##### Given data
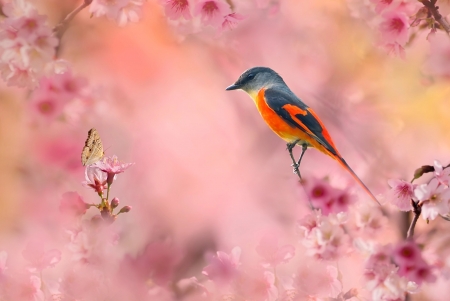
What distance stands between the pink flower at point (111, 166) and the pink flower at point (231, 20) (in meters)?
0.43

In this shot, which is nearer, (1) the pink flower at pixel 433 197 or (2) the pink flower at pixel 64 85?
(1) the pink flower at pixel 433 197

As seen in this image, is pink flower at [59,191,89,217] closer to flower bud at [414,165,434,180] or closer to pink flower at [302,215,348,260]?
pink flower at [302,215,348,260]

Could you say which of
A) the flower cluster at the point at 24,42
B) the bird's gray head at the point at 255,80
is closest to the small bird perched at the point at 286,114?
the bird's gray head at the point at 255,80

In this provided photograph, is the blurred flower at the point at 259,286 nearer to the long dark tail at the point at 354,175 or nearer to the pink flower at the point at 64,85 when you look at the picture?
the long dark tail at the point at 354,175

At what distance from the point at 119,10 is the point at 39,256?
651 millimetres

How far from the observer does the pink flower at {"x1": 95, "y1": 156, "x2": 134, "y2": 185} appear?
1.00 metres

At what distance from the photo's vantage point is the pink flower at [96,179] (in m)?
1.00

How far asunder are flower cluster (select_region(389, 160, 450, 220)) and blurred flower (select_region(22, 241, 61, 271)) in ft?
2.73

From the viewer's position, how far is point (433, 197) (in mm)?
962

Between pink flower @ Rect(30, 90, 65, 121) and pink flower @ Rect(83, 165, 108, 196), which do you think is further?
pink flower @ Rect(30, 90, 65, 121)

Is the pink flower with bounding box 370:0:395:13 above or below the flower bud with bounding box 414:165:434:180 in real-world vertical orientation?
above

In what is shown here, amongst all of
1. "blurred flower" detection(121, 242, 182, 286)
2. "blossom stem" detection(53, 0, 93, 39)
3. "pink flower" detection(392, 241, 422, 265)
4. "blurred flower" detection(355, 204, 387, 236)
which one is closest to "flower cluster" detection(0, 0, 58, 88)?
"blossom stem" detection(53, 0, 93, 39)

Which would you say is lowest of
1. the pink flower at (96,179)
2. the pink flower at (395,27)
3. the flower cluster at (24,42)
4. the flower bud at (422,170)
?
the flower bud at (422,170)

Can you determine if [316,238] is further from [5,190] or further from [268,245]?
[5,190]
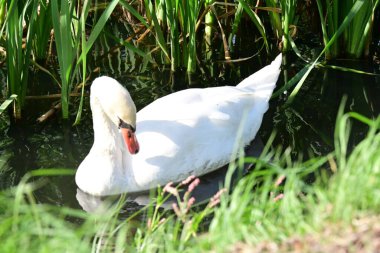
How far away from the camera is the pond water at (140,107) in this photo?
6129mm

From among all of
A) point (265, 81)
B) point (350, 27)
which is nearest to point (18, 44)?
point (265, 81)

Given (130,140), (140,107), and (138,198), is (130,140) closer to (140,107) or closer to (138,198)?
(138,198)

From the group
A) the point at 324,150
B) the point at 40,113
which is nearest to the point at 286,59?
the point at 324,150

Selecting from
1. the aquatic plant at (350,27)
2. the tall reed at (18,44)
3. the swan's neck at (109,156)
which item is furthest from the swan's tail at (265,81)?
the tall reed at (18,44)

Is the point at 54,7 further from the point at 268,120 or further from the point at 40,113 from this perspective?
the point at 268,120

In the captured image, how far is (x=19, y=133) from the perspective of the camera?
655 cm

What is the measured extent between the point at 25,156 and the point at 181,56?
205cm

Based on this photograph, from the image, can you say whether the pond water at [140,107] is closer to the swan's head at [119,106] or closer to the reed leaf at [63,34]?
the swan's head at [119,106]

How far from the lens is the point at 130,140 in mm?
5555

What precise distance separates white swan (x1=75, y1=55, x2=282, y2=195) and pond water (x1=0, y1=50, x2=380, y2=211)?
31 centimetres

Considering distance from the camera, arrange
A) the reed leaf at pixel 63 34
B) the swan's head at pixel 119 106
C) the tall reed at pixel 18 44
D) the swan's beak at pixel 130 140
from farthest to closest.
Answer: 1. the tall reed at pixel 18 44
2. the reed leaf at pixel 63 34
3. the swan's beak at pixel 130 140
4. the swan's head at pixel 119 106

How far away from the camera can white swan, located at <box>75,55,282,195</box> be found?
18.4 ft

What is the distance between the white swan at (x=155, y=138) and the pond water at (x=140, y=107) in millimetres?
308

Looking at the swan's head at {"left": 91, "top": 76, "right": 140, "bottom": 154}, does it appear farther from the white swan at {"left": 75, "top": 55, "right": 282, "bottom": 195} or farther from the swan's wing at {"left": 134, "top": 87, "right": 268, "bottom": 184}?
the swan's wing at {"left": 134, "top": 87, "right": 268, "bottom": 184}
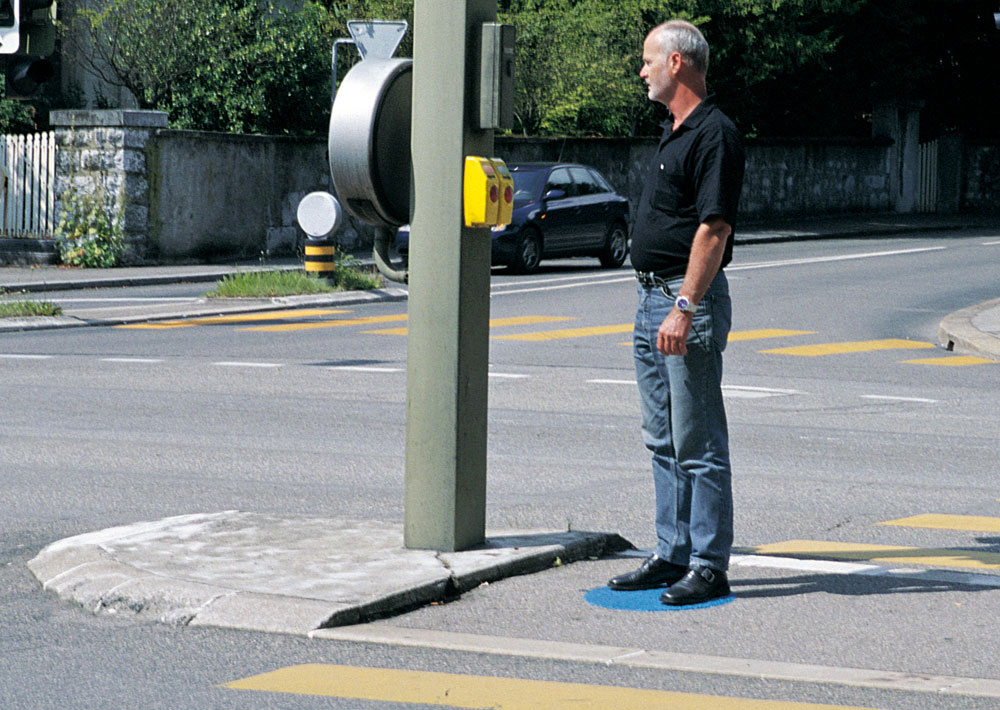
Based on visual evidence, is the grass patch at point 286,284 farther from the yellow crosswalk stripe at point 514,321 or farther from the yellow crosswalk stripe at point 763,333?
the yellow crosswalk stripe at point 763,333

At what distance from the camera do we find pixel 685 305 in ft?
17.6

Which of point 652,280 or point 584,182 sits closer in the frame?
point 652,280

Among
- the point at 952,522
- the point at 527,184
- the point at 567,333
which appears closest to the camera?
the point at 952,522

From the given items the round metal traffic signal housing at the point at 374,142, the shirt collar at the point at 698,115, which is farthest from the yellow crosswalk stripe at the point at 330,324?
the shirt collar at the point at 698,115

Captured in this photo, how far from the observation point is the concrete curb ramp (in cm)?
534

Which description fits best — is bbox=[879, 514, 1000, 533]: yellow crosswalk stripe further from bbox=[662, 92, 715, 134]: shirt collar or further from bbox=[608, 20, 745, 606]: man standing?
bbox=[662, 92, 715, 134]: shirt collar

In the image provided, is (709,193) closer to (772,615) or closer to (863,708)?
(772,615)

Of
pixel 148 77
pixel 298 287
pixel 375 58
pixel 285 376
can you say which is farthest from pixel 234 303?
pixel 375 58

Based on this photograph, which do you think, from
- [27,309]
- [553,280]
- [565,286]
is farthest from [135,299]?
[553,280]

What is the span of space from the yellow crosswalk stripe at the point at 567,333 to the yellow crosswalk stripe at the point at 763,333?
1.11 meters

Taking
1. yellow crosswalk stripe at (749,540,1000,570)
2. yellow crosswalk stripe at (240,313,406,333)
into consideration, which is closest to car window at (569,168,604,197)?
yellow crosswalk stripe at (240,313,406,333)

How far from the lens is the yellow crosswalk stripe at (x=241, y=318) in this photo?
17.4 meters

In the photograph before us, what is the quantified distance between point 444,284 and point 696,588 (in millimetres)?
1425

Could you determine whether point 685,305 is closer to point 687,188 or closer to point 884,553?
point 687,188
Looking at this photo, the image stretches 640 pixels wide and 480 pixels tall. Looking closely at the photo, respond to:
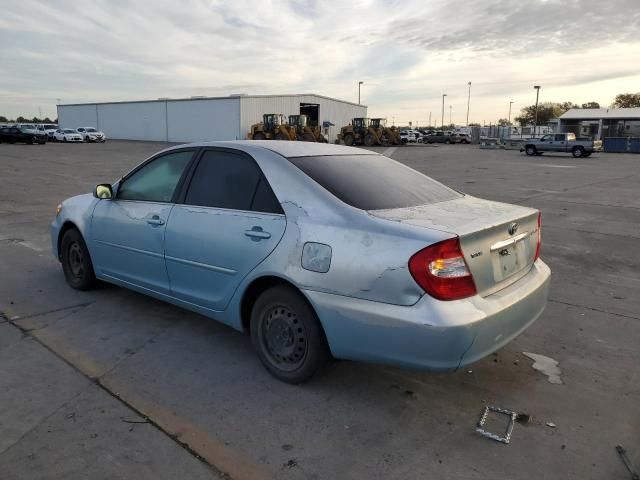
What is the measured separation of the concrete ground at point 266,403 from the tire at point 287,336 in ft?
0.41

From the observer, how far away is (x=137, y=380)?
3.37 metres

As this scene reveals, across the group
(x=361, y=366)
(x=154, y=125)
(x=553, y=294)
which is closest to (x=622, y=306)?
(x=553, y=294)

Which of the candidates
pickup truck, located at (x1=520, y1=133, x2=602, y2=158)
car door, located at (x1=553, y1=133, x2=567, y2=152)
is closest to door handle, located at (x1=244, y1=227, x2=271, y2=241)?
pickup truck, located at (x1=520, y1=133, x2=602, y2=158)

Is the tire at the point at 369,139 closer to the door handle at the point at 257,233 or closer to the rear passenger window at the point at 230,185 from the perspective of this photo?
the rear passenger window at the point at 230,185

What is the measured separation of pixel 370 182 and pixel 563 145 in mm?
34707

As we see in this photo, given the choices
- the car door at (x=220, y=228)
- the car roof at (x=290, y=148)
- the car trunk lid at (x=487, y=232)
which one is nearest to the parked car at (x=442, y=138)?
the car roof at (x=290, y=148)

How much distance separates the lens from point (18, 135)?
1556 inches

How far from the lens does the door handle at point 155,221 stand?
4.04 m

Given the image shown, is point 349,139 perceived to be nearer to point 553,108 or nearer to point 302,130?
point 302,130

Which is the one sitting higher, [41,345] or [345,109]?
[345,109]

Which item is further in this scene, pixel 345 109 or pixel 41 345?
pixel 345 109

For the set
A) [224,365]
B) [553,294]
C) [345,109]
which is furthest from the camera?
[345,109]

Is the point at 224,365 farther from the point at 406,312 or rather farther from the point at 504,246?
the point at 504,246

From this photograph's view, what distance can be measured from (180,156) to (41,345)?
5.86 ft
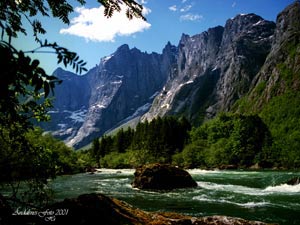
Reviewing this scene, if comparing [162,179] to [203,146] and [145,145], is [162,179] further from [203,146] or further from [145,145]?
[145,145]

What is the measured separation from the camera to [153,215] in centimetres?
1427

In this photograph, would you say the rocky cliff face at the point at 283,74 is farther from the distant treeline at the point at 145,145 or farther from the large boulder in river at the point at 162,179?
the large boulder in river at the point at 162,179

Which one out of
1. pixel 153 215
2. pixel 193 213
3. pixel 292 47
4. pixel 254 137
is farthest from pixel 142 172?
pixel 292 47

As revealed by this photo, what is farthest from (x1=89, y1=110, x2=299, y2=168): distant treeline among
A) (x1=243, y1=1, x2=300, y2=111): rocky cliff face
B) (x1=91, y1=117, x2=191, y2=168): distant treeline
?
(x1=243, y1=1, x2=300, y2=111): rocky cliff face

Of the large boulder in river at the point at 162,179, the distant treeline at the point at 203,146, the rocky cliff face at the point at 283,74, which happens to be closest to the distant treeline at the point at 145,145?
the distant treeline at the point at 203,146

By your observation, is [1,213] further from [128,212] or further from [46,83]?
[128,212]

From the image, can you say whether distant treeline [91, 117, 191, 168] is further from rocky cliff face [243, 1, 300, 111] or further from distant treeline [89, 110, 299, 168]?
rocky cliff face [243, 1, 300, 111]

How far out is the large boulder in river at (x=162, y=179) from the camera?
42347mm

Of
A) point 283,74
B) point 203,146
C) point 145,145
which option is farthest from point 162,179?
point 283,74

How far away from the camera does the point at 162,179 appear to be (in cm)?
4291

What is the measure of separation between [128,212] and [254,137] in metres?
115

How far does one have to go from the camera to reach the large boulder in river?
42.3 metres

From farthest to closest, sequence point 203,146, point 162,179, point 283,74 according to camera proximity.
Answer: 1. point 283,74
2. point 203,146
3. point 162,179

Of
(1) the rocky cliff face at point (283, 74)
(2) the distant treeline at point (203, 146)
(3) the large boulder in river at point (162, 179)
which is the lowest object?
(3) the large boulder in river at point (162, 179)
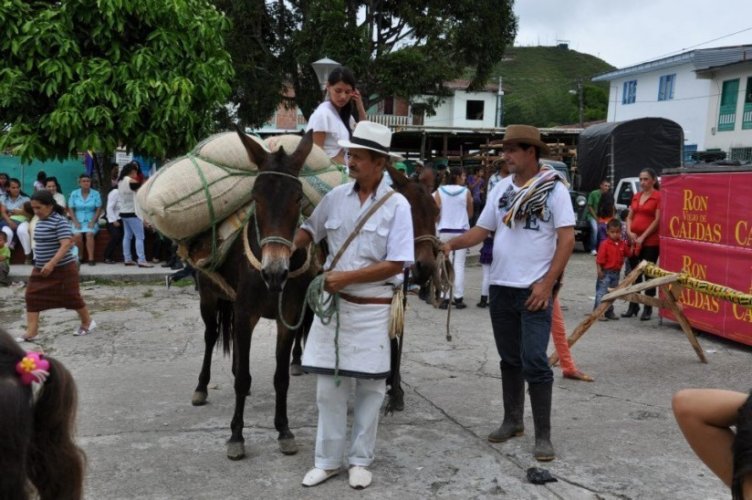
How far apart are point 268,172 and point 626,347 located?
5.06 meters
##########
Your objective: Rewrite the lines from the line with "What is the measure of" to the line with "3. point 162,179" as a Markdown table with the columns No. and Line, numbering each line and leaving out blank lines.

Exercise output:
| No. | Line |
|---|---|
| 1 | What is the measure of separation between [128,212] and [254,137] in metres? |
| 2 | 115 |
| 3 | How far does one have to go from the camera to reach the large boulder in river? |
| 4 | 42.3 metres |
| 5 | From farthest to closest, sequence point 203,146, point 162,179, point 283,74 according to camera proximity. |
| 6 | Answer: 1. point 283,74 |
| 7 | 2. point 203,146 |
| 8 | 3. point 162,179 |